The outlook hasn’t been as rosy at Fenway Park, as the Red Sox have been very inconsistent since that 2018 title. Following consecutive last-place finishes in the AL East, Craig Breslow replaced Chaim Bloom as the team’s chief baseball officer, and Breslow now has his first true blockbuster trade as a front office executive.

Starting pitching has been a known need for the Red Sox all winter, and Boston just signed Lucas Giolito yesterday to help address the rotation mix. While moving Sale diminishes the number of available arms, the trade does free up some money to help make other moves, and the Sox simply might’ve wanted a more reliable starting pitching option than the injury-plagued Sale. Plus, adding six years of team control over a promising player like Grissom is a nice return for the Sox at the cost of $17 million.

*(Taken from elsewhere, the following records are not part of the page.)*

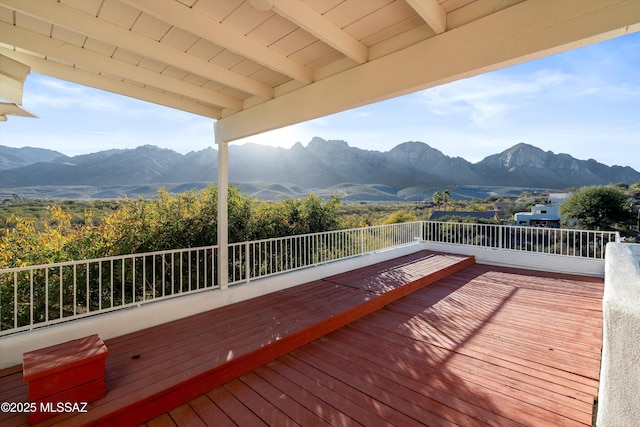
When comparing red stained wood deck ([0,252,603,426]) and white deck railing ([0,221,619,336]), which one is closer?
red stained wood deck ([0,252,603,426])

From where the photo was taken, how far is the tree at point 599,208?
1121 centimetres

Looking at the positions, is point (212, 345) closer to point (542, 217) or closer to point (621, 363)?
point (621, 363)

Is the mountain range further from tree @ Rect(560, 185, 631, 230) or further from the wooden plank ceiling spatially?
tree @ Rect(560, 185, 631, 230)

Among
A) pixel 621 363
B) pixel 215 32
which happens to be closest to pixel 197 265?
pixel 215 32

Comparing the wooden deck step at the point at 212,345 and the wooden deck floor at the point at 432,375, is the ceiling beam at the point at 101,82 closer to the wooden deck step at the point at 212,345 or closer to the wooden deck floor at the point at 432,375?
the wooden deck step at the point at 212,345

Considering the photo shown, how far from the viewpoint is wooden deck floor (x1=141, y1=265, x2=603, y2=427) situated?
2.01 m

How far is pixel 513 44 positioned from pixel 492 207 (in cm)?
2376

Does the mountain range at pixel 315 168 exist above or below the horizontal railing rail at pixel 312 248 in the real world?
above

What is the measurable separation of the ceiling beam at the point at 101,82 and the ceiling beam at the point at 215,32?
1608 millimetres

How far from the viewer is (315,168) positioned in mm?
22891

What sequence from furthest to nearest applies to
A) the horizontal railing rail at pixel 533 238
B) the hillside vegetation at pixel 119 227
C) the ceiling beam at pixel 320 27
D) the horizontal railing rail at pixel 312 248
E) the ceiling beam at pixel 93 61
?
the horizontal railing rail at pixel 533 238, the horizontal railing rail at pixel 312 248, the hillside vegetation at pixel 119 227, the ceiling beam at pixel 93 61, the ceiling beam at pixel 320 27

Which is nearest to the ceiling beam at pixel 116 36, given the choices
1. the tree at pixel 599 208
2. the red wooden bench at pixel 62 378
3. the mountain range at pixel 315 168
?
the mountain range at pixel 315 168

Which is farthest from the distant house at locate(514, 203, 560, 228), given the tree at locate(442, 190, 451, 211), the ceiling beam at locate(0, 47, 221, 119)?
the ceiling beam at locate(0, 47, 221, 119)

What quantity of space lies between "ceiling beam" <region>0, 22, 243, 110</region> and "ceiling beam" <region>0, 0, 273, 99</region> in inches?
21.4
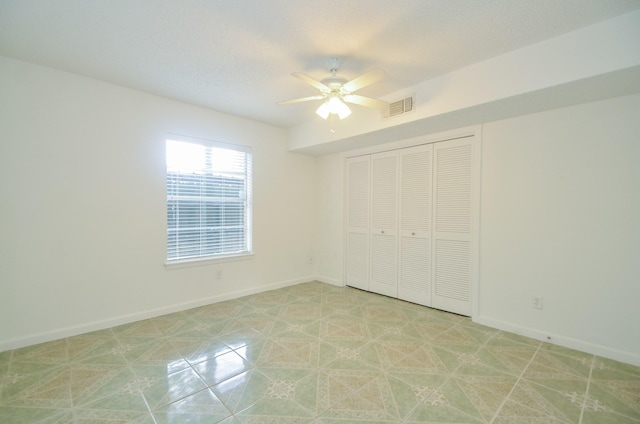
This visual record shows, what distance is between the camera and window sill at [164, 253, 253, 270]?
11.7 ft

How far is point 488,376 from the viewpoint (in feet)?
7.28

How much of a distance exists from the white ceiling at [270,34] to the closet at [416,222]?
1178 millimetres

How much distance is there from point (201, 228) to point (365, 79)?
9.23ft

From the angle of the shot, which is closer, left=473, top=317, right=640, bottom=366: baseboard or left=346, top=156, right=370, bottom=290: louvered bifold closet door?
left=473, top=317, right=640, bottom=366: baseboard

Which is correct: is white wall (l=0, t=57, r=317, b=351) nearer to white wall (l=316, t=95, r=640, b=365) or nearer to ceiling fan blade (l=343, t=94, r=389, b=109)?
ceiling fan blade (l=343, t=94, r=389, b=109)

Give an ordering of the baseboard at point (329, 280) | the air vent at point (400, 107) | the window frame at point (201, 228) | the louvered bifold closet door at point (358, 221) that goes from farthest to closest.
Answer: the baseboard at point (329, 280) < the louvered bifold closet door at point (358, 221) < the window frame at point (201, 228) < the air vent at point (400, 107)

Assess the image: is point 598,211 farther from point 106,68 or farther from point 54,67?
point 54,67

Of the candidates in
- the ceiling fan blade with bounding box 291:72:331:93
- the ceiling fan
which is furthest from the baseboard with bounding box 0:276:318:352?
the ceiling fan blade with bounding box 291:72:331:93

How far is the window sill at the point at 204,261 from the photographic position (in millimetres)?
3562

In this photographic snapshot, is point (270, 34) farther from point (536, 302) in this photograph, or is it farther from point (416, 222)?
point (536, 302)

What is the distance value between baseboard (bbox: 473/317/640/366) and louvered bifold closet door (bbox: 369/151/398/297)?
1.26m

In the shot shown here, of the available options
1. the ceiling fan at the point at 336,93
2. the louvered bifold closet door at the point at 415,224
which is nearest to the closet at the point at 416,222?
the louvered bifold closet door at the point at 415,224

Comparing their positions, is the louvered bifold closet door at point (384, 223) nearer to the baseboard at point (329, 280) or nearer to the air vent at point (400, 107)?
the baseboard at point (329, 280)

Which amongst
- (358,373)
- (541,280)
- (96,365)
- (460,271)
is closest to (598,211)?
(541,280)
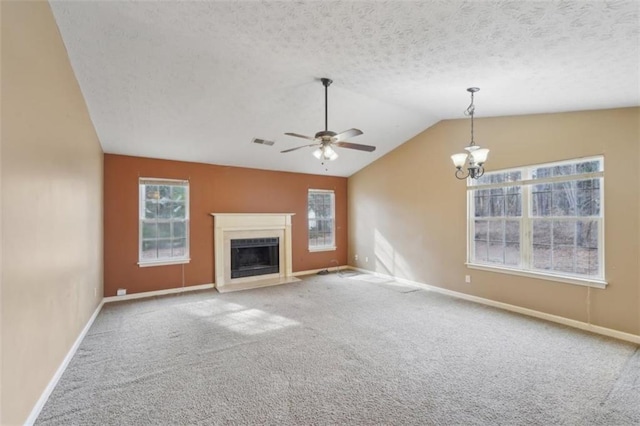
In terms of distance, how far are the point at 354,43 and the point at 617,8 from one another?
178cm

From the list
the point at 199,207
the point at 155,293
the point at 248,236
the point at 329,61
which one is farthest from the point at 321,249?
the point at 329,61

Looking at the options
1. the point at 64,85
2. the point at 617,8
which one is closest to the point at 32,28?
the point at 64,85

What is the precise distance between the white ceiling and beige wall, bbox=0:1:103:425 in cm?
49

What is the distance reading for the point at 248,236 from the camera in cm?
643

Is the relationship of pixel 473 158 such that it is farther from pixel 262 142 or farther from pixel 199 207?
pixel 199 207

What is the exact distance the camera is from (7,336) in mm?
1703

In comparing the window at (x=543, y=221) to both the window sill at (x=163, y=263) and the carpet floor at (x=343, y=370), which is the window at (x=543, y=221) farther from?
the window sill at (x=163, y=263)

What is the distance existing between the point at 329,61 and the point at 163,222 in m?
4.39

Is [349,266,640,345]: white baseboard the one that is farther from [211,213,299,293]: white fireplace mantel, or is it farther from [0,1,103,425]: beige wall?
[0,1,103,425]: beige wall

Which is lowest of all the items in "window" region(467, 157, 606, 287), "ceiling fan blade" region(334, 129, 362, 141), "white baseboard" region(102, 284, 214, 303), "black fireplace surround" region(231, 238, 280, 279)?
"white baseboard" region(102, 284, 214, 303)

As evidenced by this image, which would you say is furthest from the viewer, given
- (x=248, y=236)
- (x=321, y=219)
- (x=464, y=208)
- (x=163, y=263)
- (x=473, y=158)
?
(x=321, y=219)

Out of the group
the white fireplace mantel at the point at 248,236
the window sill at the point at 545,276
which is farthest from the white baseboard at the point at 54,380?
the window sill at the point at 545,276

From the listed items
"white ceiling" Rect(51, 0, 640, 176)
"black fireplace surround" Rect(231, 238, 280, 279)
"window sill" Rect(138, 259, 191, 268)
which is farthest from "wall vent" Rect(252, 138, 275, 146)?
"window sill" Rect(138, 259, 191, 268)

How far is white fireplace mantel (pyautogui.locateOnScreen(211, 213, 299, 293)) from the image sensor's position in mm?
6023
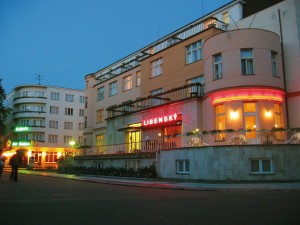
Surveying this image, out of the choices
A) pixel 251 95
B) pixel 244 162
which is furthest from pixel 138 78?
pixel 244 162

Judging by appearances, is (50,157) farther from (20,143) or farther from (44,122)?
(44,122)

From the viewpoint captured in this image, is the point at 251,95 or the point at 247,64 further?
the point at 247,64

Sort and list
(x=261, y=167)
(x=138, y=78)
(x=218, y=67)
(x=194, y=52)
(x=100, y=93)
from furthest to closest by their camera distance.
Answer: (x=100, y=93) → (x=138, y=78) → (x=194, y=52) → (x=218, y=67) → (x=261, y=167)

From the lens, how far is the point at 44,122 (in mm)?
75062

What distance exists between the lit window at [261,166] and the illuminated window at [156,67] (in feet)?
50.6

Grissom immediately addresses Boston’s need for second base help. Selected in the 11th round of the 2019 draft by Atlanta, Grissom has consistently performed well against minor league pitching during his four seasons in the Braves’ farm system, earning consideration for a big league call-up. In 2022, Grissom posted an impressive .291/.353/.440 slash line over 156 plate appearances, but his production dipped to a more modest .659 OPS in just 80 plate appearances last season. Despite being given an opportunity at the everyday shortstop role, Grissom fell behind Orlando Arcia on the depth chart, leading him to spend most of the season at Triple-A as the Braves aimed to provide him with regular playing time.

While Grissom has primarily played as a shortstop in the minor leagues, there have been questions about his long-term viability at the position. The presence of Ozzie Albies and Austin Riley in the Braves' infield made it challenging for Grissom to secure a spot at second base or third base. As a potential candidate to fill the left field vacancy, Grissom even gained experience as an outfielder. However, the acquisition of Jarred Kelenic from the Mariners appeared to close that door.

In Boston, there are no apparent positional obstacles for Grissom, and he could very well be slotted in as their Opening Day second baseman. His right-handed hitting style aligns with Breslow’s preferences, and Grissom's defensive skills are expected to transition well to the less demanding second base position. With Grissom in the mix, players like Enmanuel Valdez, Pablo Reyes, or Rob Refsnyder may find themselves in backup roles or potentially as trade assets. Additionally, Ceddanne Rafaela now appears more likely to be utilized as an outfielder, and there's even the possibility that he could become a trade candidate himself.